The man rapped on the plexiglass again.

“Bet’s off if you kill us,” he said and managed a demented laugh. He was holding on to the strap in the back for dear life. He was digging this.

When I zoomed by Houston St. I knew it was within my grasp although many traps lay on lower Broadway. The lights turned faster. They had a mind of their own. If the lights felt like turning, they’d turn. It was the quirky personality of lower Broadway.

The lights were coming faster and faster now. Yellow after yellow after red after yellow. I had no mind to stop. I couldn’t if I wanted to. I looked in the rear view mirror and saw the big man in the back clutching his bag, staring out the window, terrified, excited.
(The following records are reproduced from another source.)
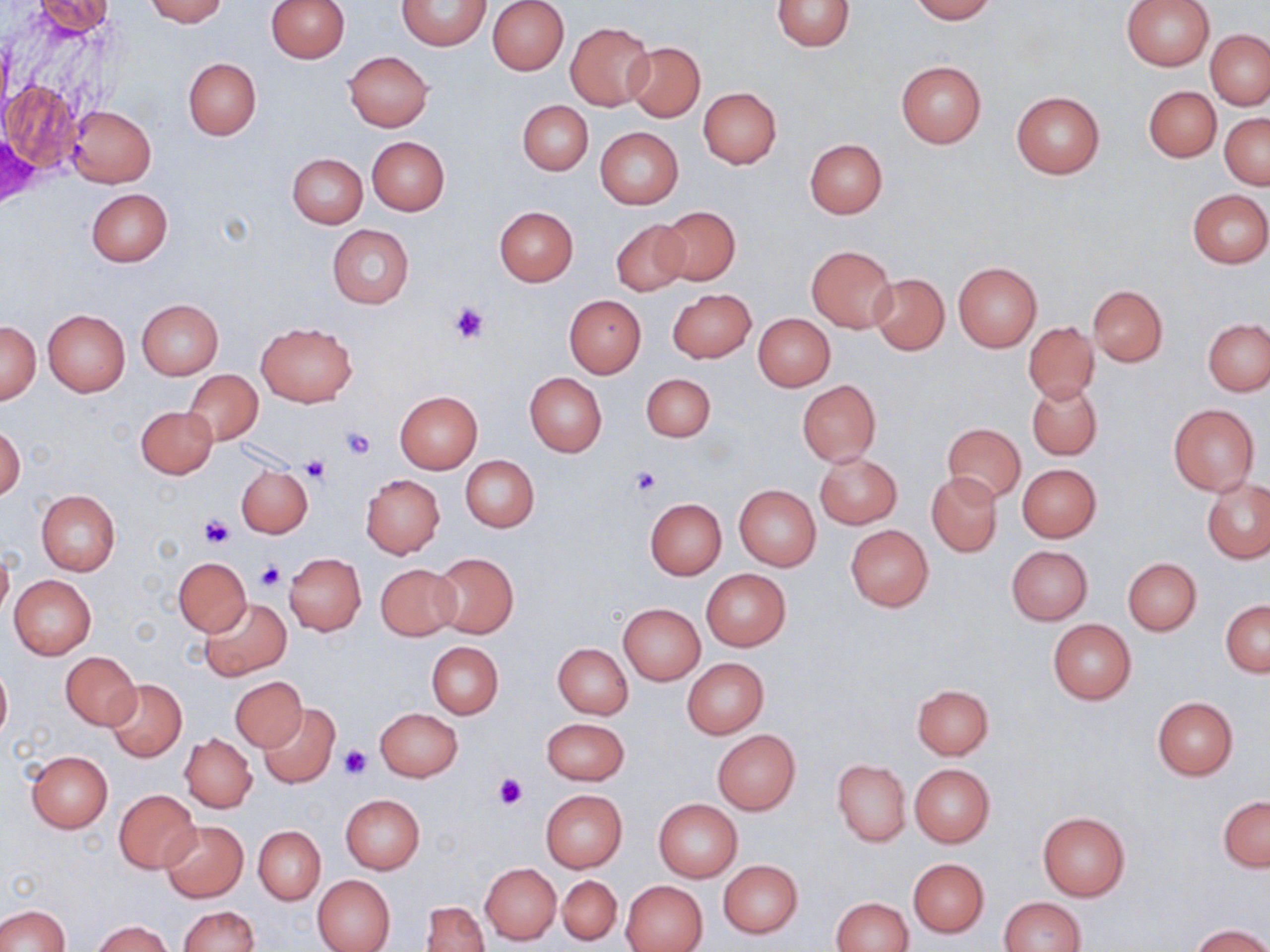

Approximate bounding boxes as [x1, y1, x2, y2] in pixels. Platelet locations: [450, 301, 491, 346], [341, 426, 376, 460], [300, 456, 330, 485], [630, 466, 663, 495], [201, 515, 235, 549], [254, 561, 284, 591], [339, 745, 371, 779], [494, 772, 526, 809]. Uninfected red blood cell locations: [31, 0, 116, 39], [145, 0, 227, 25], [264, 0, 349, 63], [488, 0, 568, 75], [771, 0, 855, 50], [910, 0, 996, 23], [1121, 0, 1215, 70], [397, 1, 491, 50], [565, 22, 654, 110], [1206, 30, 1270, 110], [625, 43, 705, 121], [343, 51, 432, 131], [183, 58, 260, 139], [895, 61, 986, 147], [3, 80, 82, 173], [1144, 86, 1220, 162], [698, 87, 781, 168], [1011, 91, 1105, 177], [518, 100, 593, 175], [66, 105, 156, 187], [1221, 113, 1269, 190], [595, 127, 683, 208], [367, 137, 449, 215], [804, 139, 887, 219], [287, 153, 367, 227], [86, 188, 172, 266], [1187, 189, 1270, 267], [494, 206, 578, 285], [656, 206, 740, 286], [610, 219, 689, 297], [328, 225, 414, 309], [806, 246, 897, 331], [953, 262, 1041, 351], [870, 273, 949, 355], [1087, 284, 1168, 366], [667, 289, 756, 363], [564, 295, 646, 377], [135, 298, 223, 379], [43, 309, 130, 395], [754, 314, 835, 391], [1203, 318, 1270, 396], [0, 322, 41, 403], [256, 322, 356, 406], [1023, 322, 1098, 403], [183, 371, 263, 446], [641, 373, 714, 442], [525, 374, 607, 455], [797, 380, 881, 465], [1026, 380, 1102, 461], [395, 391, 482, 473], [1167, 402, 1260, 496], [137, 405, 218, 478], [943, 424, 1026, 503], [1, 425, 24, 503], [814, 453, 901, 529], [461, 456, 538, 532], [1017, 463, 1101, 542], [235, 465, 313, 538], [926, 472, 1003, 556], [360, 474, 445, 558], [1202, 477, 1270, 563], [734, 485, 821, 572], [36, 490, 121, 576], [645, 498, 726, 579], [846, 526, 933, 611], [1007, 546, 1092, 624], [0, 548, 13, 623], [285, 552, 366, 635], [429, 552, 519, 639], [173, 557, 252, 636], [1123, 558, 1202, 636], [375, 563, 460, 640], [701, 569, 791, 650], [9, 574, 96, 659], [201, 598, 292, 680], [1221, 600, 1270, 675], [618, 603, 705, 684], [1047, 619, 1137, 705], [427, 641, 504, 718], [554, 643, 633, 719], [60, 652, 140, 729], [682, 657, 769, 738], [0, 662, 11, 743], [231, 677, 306, 751], [106, 678, 186, 761], [912, 684, 994, 759], [1151, 696, 1239, 779], [257, 703, 341, 788], [375, 707, 463, 782], [541, 717, 630, 785], [713, 730, 800, 814], [181, 734, 257, 812], [26, 751, 113, 832], [831, 759, 910, 846], [909, 764, 995, 847], [114, 789, 200, 874], [541, 790, 627, 872], [340, 795, 425, 874], [1219, 795, 1270, 872], [654, 800, 742, 881], [1038, 812, 1129, 900], [159, 820, 248, 903], [253, 825, 325, 904], [909, 858, 989, 937], [719, 860, 803, 937], [481, 863, 561, 945], [312, 874, 395, 952], [557, 875, 621, 946], [620, 880, 707, 951], [830, 897, 912, 951], [998, 897, 1085, 952], [422, 901, 489, 951], [0, 905, 70, 952], [177, 905, 258, 952], [91, 920, 172, 952], [1190, 924, 1269, 952]. Slide-level diagnosis: negative for blood parasites. Single field of view. Image is 1270×952 pixels. Thin blood film. Light microscopy. Captured at 1000x magnification. May-Grünwald-Giemsa stain.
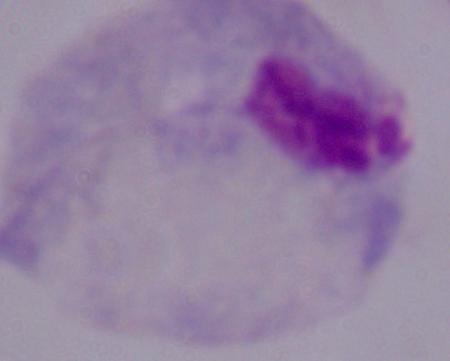

Micrograph. A trichomonad is shown. 1000x magnification.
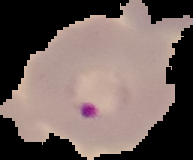

Summary:
  - Image type: cell region segmented out of the field of view; surrounding area masked to black
  - Preparation: thin blood smear
  - Image size: 193×160 pixels
  - Result: malaria parasites detected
Locate every Plasmodium parasite.
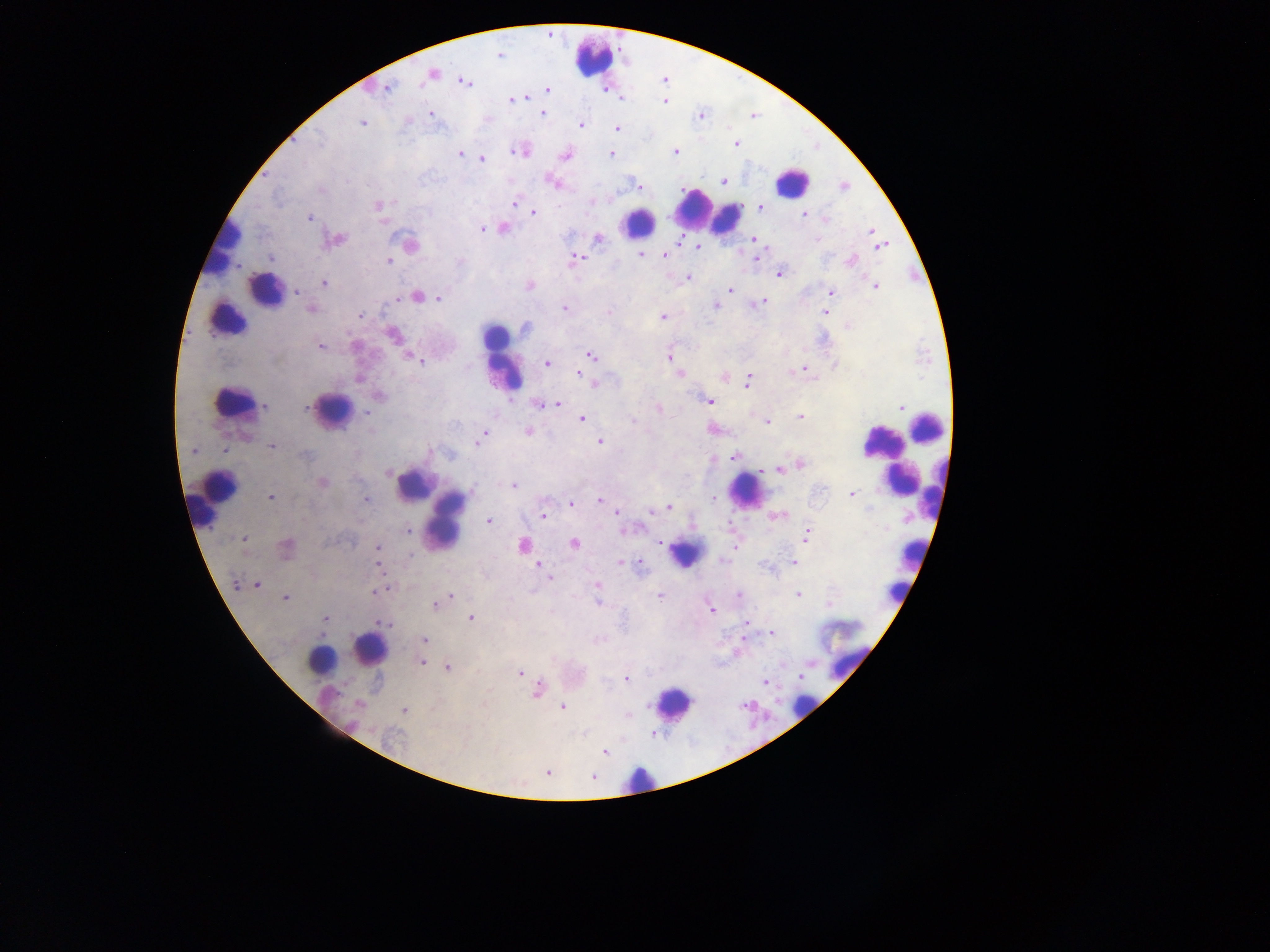
Approximate centers as (x, y) in pixels.
Plasmodium parasites: (499, 55), (432, 73), (464, 82), (387, 88), (548, 90), (527, 98), (512, 100), (664, 101), (431, 114), (543, 114), (700, 116), (407, 122), (362, 123), (581, 126), (617, 128), (319, 139), (736, 144), (520, 151), (512, 152), (675, 152), (461, 154), (611, 154), (566, 156), (482, 159), (724, 181), (552, 182), (638, 186), (845, 187), (321, 191), (514, 204), (377, 206), (760, 209), (533, 213), (804, 215), (309, 218), (824, 218), (482, 229), (503, 229), (871, 231), (339, 239), (598, 239), (753, 239), (816, 239), (679, 241), (411, 245), (880, 246), (698, 248), (640, 255), (665, 256), (757, 256), (271, 258), (576, 258), (389, 260), (851, 261), (780, 274), (689, 277), (323, 284), (529, 286), (875, 287), (730, 290), (297, 292), (830, 292), (417, 296), (439, 299), (398, 300), (761, 302), (752, 305), (716, 307), (564, 308), (310, 309), (608, 312), (825, 312), (360, 316), (663, 317), (847, 326), (527, 327), (392, 334), (321, 348), (591, 355), (409, 357), (668, 358), (421, 362), (546, 363), (835, 365), (804, 369), (792, 372), (579, 374), (680, 374), (358, 380), (747, 382), (594, 383), (380, 396), (710, 401), (558, 404), (540, 405), (265, 406), (900, 406), (306, 408), (659, 409), (367, 413), (801, 417), (582, 419), (633, 421), (766, 421), (528, 432), (485, 434), (479, 440), (600, 442), (476, 443), (272, 446), (223, 450), (193, 451), (304, 455), (733, 457), (800, 464), (778, 469), (389, 473), (323, 483), (513, 485), (851, 493), (271, 497), (713, 498), (367, 500), (600, 500), (571, 504), (669, 507), (617, 513), (542, 515), (777, 516), (489, 521), (407, 531), (807, 535), (244, 539), (660, 543), (574, 544), (522, 546), (286, 547), (734, 547), (378, 548), (412, 555), (722, 560), (794, 562), (622, 563), (538, 565), (378, 566), (640, 566), (546, 574), (549, 578), (237, 585), (257, 585), (597, 585), (377, 592), (738, 594), (798, 594), (450, 596), (658, 596), (285, 598), (598, 602), (435, 604), (711, 609), (470, 618), (326, 619), (746, 623), (383, 624), (772, 633), (425, 640), (421, 662), (447, 667), (519, 673), (627, 679), (765, 682), (538, 690), (358, 705), (562, 707), (404, 711), (628, 714), (604, 752), (548, 772), (592, 777).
Canal St. lay up ahead like the invisible wall of Chinatown. A yellow turned quickly to red and cars were ready to move from east to west and west to east. Halfway through the intersection I jammed on the brakes, skidded 45 degrees, and wound up facing east on Canal. Two cars skid and honked. The guy in the back was alive now, banging on the back of his seat.  “Ohh, ohhh, ohhhh,” he moaned. It was a terror to the point of death.  Or it was sexual for him, orgasmic.

I was cooking now, in synch, maneuvering on hair-trigger reflexes. Inches from a left side mirror, inches from a right rear bumper, squinched between commuter traffic, trucks, and cabs, the Manhattan Bridge in sight.

“Don’t stop,” the man in the back muttered. Okay, now it was really sounding sexual. 

Then I got stuck behind a noxious, filthy fuel truck. In the left lane was a confused idiot from Jersey hemming me in. The light turned, and I banged on the steering wheel and jammed her in reverse. I nearly hit the guy behind me. He was leaning on his horn as he died on it. I drove around the Jersey idiot into the opposing lane, where I sideswiped an old black Dodge that had all the markings of an unmarked police car.

Crossing Third Ave. I maneuvered between a Rastafarian on a ten-speed bike and a red Porsche. I sped on to the Manhattan Bridge, Brooklyn in my sights.

I exhaled, settled into a nice easy pace, and began to wonder how the lights were timed on Flatbush Ave. and if I could make it through Brooklyn and to the Verrazano Bridge without hitting a red light, and then through Pennsylvania and Ohio and Wisconsin and Minnesota and South Dakota and to the Pacific Ocean.  Knuckles on the Plexiglas.

“In my line we can use drivers like you,” the big man in the back said, two hundred dollar bills protruding from his thick fingers.

I took the money and felt a charge up my spine, an electric jolt.  I knew then that my father was dead.